[dpdk]rte_memcpy() moves data incorrectly on Ubuntu 18.04 on Intel Skylake.

Bug #1799397 reported by Talat Batheesh on 2018-10-23
14
This bug affects 2 people
Affects Status Importance Assigned to Milestone
DPDK
Undecided
Unassigned
dpdk (Ubuntu)
Low
Unassigned
Bionic
Undecided
Unassigned
Cosmic
Undecided
Unassigned
gcc-7 (Ubuntu)
Undecided
Unassigned

Bug Description

[Impact]

 * Crashing on certain SkyLake Chips

 * Follow upstream disabling one of the gcc options

[Test Case]

 * Part of the MRE bug 1817675 following the MRE verficiation process as
   defined there.

[Regression Potential]

 * Rebuilds with the new code using DPDK headers will be slightly slower
   (not using the feature) but avoiding the crash.

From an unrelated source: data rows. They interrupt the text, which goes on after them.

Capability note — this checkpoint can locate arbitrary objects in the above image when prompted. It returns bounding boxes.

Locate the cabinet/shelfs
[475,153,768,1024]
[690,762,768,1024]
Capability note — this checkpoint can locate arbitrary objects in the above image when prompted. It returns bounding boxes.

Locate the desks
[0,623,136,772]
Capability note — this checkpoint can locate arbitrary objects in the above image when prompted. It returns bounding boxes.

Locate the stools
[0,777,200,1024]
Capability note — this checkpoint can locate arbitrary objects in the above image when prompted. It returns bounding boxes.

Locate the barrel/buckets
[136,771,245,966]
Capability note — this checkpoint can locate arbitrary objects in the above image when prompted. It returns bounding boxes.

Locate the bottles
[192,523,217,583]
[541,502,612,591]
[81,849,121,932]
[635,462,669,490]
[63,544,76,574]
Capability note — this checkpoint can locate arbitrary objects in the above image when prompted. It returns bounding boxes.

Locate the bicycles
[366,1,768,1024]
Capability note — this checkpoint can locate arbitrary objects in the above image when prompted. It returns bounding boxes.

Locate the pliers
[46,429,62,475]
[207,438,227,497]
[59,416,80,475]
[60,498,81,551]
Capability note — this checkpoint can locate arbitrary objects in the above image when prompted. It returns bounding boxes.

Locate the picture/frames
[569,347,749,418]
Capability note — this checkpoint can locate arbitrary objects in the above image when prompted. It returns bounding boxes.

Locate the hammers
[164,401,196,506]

The slowdown should
   be negligible for most cases and the crash avoidance outweigh this.

[Other Info]

 * n/a

---

Hi, Christian

We've recently encountered a weird issue with Ubuntu 18.04 on the Skylake
server. I can always reproduce this crash and I could narrowed it down. I guess
it could be a GCC issue.

[1] How to reproduce
- ConnectX-4Lx/ConnectX-5 with mlx5 PMD in DPDK 18.02.1
- Ubuntu 18.04 on Intel Skylake server
- gcc (Ubuntu 7.3.0-16ubuntu3) 7.3.0
- Testpmd crashes when it starts to forward traffic. Easy to reproduce.
- Only happens on the Skylake server.
- DPDK 18.05 and later don't have such issue. git-bisect gives no clue.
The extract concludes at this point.